Le RTD le plus populaire est le capteur de température en platine standardisé connu sous le nom de PT100, doté d'une résistance de 0 Ω à 100 degrés et d'un coefficient de température linéaire de 0,38 Ω/degré. Il présente également un coefficient de température non linéaire plus petit, ce qui rend sa caractéristique Ω/degré presque linéaire sur une plage étroite. Contrairement aux thermocouples, où la tension de sortie représente la différence de température entre deux points, la résistance du RTD représente directement la température absolue du capteur.
La mesure est réalisée en faisant passer un courant de 1 mA à 2 mA à travers le capteur et en mesurant la chute de tension à ses bornes. Des courants plus élevés introduisent des erreurs de mesure dues à l'auto-échauffement provoqué par une dissipation de puissance accrue à l'intérieur du capteur. Une référence interne de 4,096 V simplifie la génération du courant d'excitation du capteur (Figure 5).
Figure 5. Ce circuit fournit du courant au capteur RTD et numérise la sortie résultante.
Pour éviter que la résistance des fils n'affecte la précision des mesures, quatre fils indépendants connectent le RTD à l'amplificateur différentiel. Étant donné que les fils de détection se connectent à l'entrée à haute impédance-de l'amplificateur, leur courant est très faible, ce qui entraîne une chute de tension négligeable. La tension de référence de 4 096 mV et la résistance de rétroaction de 3,3 kΩ règlent le courant d'excitation à environ 4 096 mV/3,3 kΩ=1.24 mA. Par conséquent, piloter à la fois l'ADC et la source de courant avec la même tension de référence permet une mesure de rapport dans laquelle la dérive de la tension de référence n'affecte pas le résultat de la conversion.
Configurez le MAX197 pour une plage d'entrée de 0 V à 5 V et réglez le gain de l'amplificateur différentiel sur 10 pour mesurer des valeurs de résistance jusqu'à 400 Ω, ce qui représente environ 800 degrés. Le microprocesseur peut linéariser le signal du capteur à l'aide d'une table de recherche. Pour calibrer le système, remplacez le RTD par deux résistances de précision (100 Ω représentant zéro, 300 Ω ou plus représentant la pleine échelle) et stockez les résultats de conversion.

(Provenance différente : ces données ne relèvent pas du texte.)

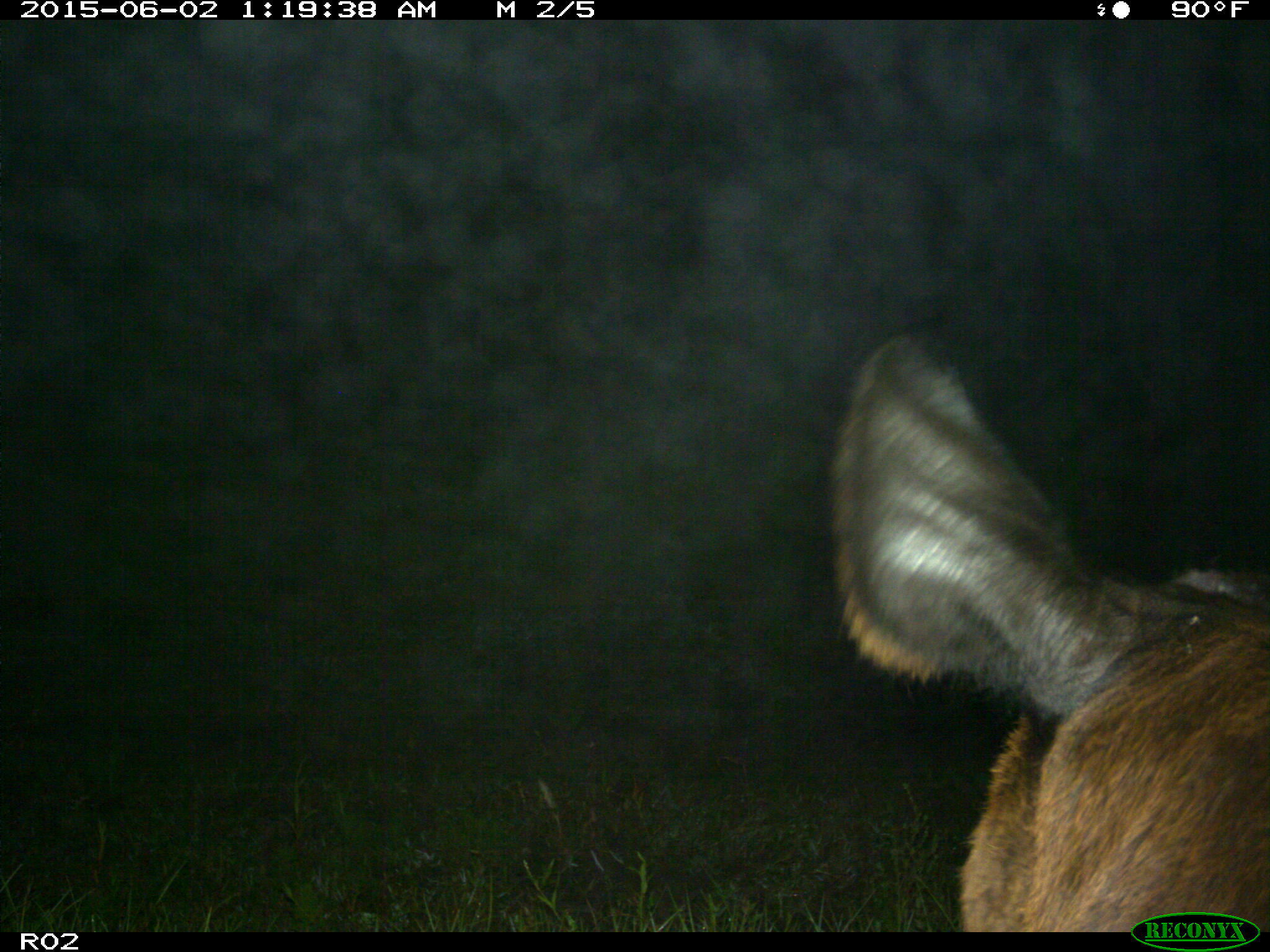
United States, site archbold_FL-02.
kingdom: Animalia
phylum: Chordata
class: Mammalia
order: Artiodactyla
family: Bovidae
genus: Bos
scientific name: Bos taurus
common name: domestic cow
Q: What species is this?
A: Bos taurus (domestic cow).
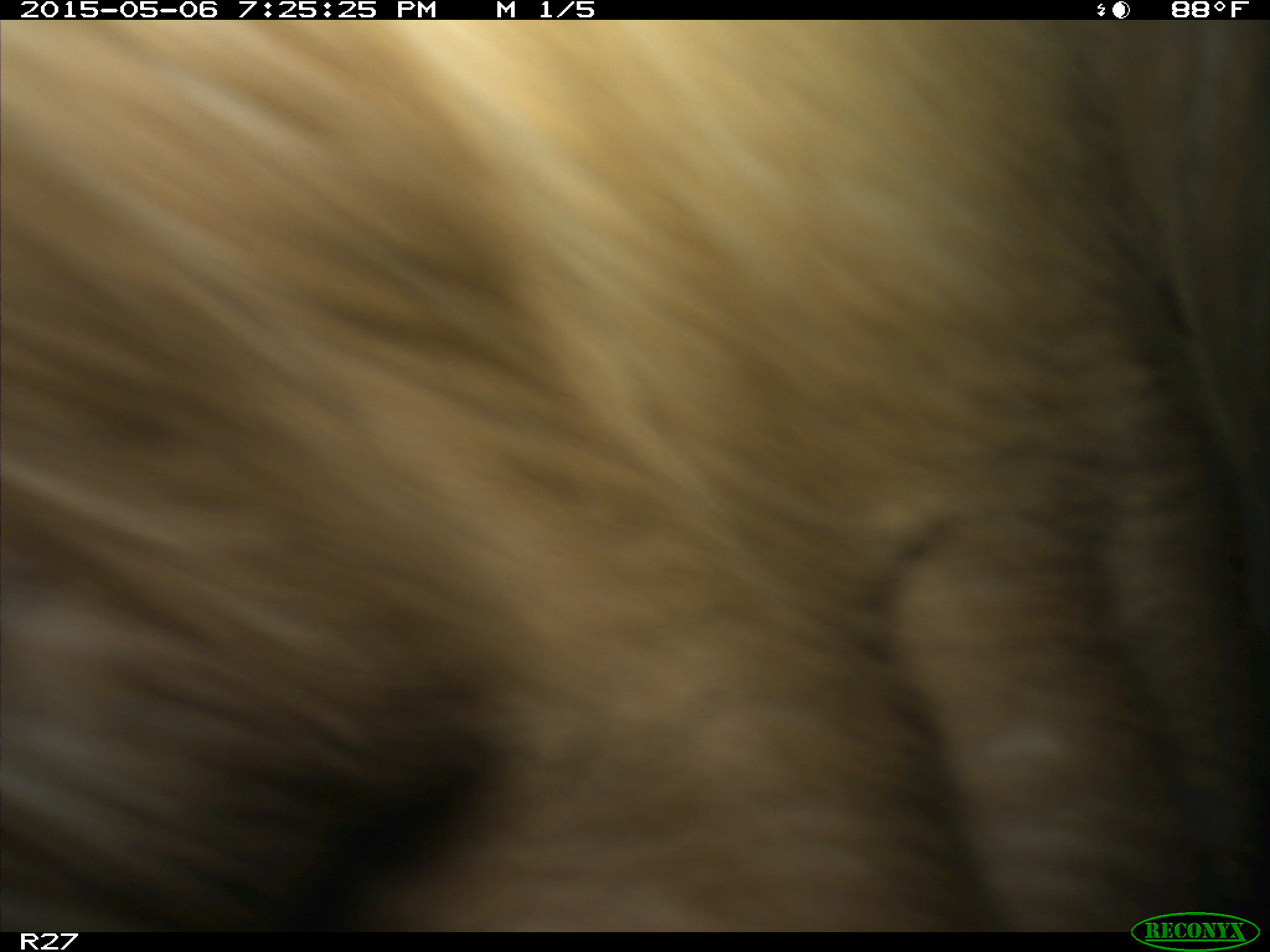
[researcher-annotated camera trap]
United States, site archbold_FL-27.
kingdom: Animalia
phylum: Chordata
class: Mammalia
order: Artiodactyla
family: Bovidae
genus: Bos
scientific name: Bos taurus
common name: domestic cow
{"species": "Bos taurus (domestic cow)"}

Plutôt que de consacrer des circuits spécifiques à des plages d'entrée particulières, le circuit illustré à la figure 6 adapte l'entrée ADC pour s'adapter à toute plage de signaux décrite précédemment. La sélection de la broche d'entrée et de la plage d'entrée ADC (Tableau 1) permet de choisir la configuration appropriée.
Figure 6. Ce circuit d'entrée universel adapte l'ADC à la plage de signaux sur chaque canal d'entrée.